- ABOUT THIS TASK -
Everything except the pictures should be printed exactly as it appears in the records.

THE DATA Block Start

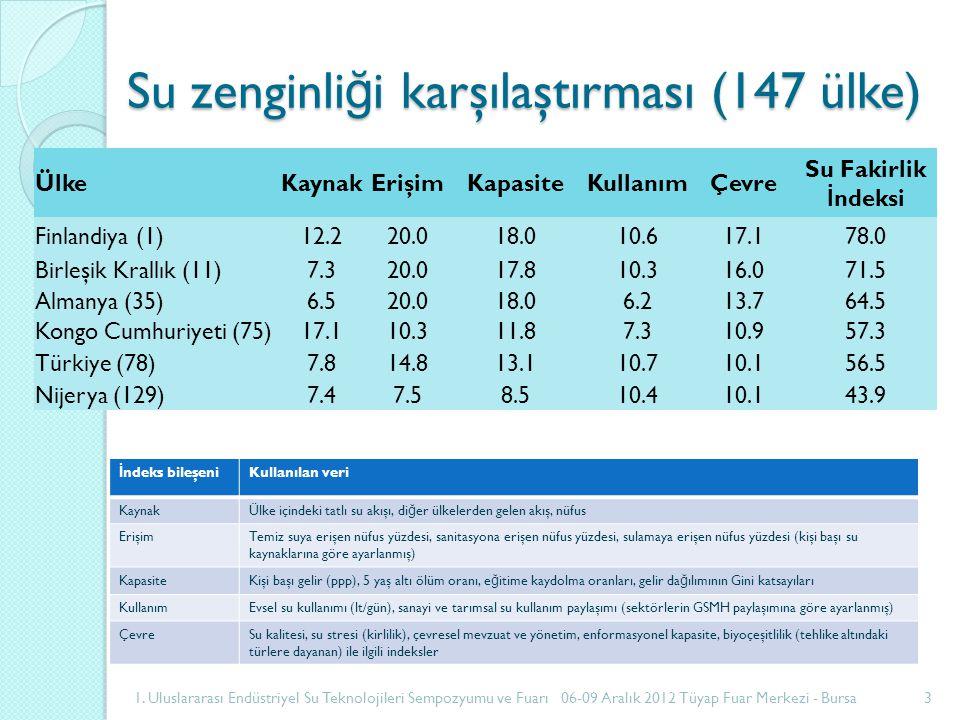 Su Potansiyelimiz 112 milyar m3 : yıllık ortalama tüketilebilir yerüstü ve yeraltı su potansiyeli 46 milyar m3 : yıllık kullanılan miktar (2008) Nüfus yo ğ un bölgelerde su kaynakları yetersiz 1.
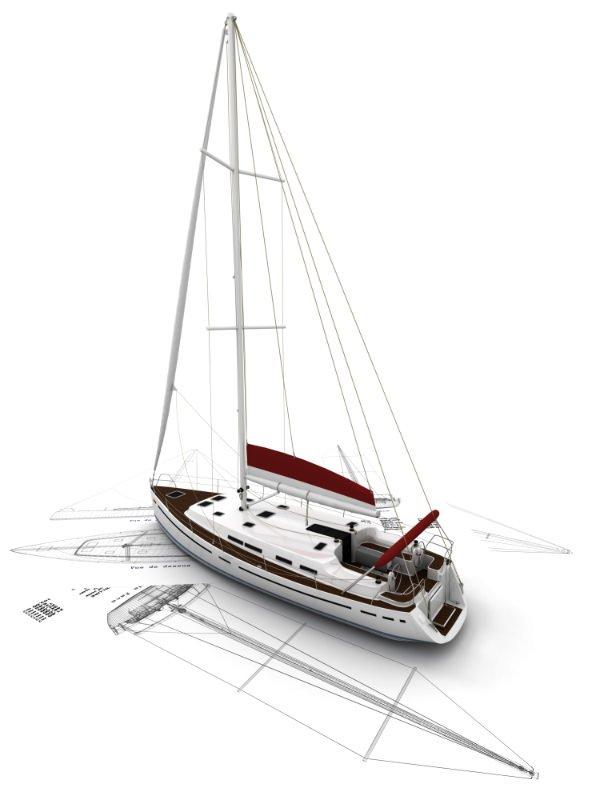Kako načrtovati jadranje - 10 zapovedi plovbe 9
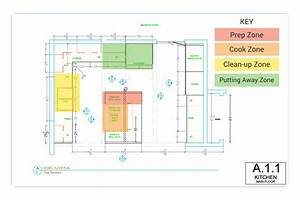 How To Create The Most Efficient Kitchen Layout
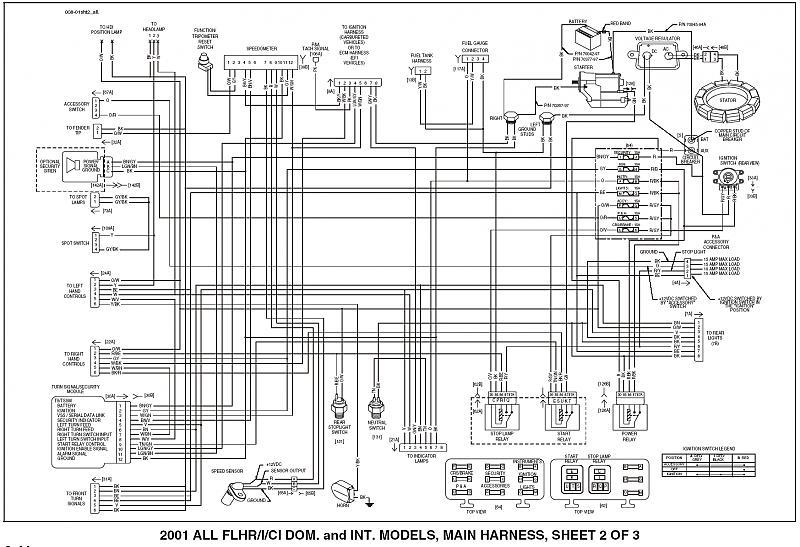2001 Harley Davidson Wiring Diagram - Wiring Diagram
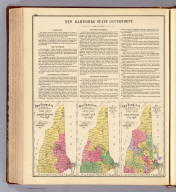 New Hampshire State government. (with) New Hampshire political sub-divisions 1891-1892, congressional chart ... councilor chart ... senatorial chart. Designed and edited by Hosea B. Carter, actuary, Concord N.H. (D.H. Hurd & Co., Boston. 1892)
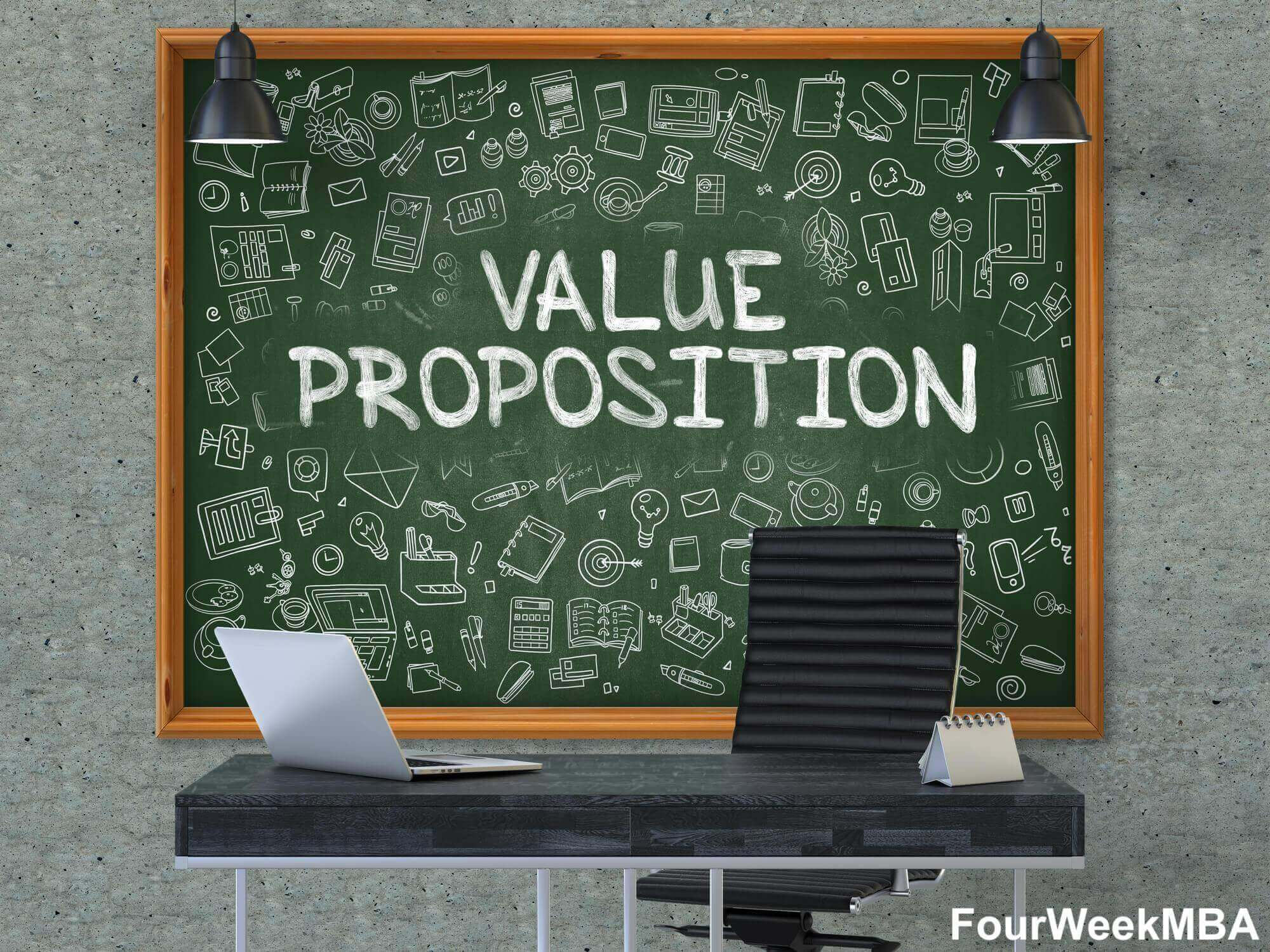 What Is a Value Proposition? Value Proposition Canvas Explained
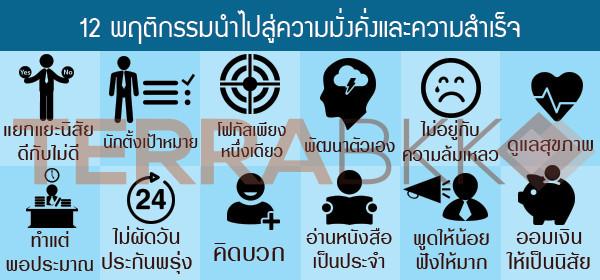 12 พฤติกรรมนำไปสู่ ความมั่งคง และ ความสำเร็จ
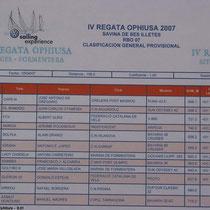 Ophiusa 2007. Primer clasificados categoría barcos sin rating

THE DATA Block End

- SOLUTION TO THIS EXERCISE -
 Su Potansiyelimiz 112 milyar m3 : yıllık ortalama tüketilebilir yerüstü ve yeraltı su potansiyeli 46 milyar m3 : yıllık kullanılan miktar (2008) Nüfus yo ğ un bölgelerde su kaynakları yetersiz 1.
Kako načrtovati jadranje - 10 zapovedi plovbe 9
 How To Create The Most Efficient Kitchen Layout
2001 Harley Davidson Wiring Diagram - Wiring Diagram
 New Hampshire State government. (with) New Hampshire political sub-divisions 1891-1892, congressional chart ... councilor chart ... senatorial chart. Designed and edited by Hosea B. Carter, actuary, Concord N.H. (D.H. Hurd & Co., Boston. 1892)
 What Is a Value Proposition? Value Proposition Canvas Explained
 12 พฤติกรรมนำไปสู่ ความมั่งคง และ ความสำเร็จ
 Ophiusa 2007. Primer clasificados categoría barcos sin rating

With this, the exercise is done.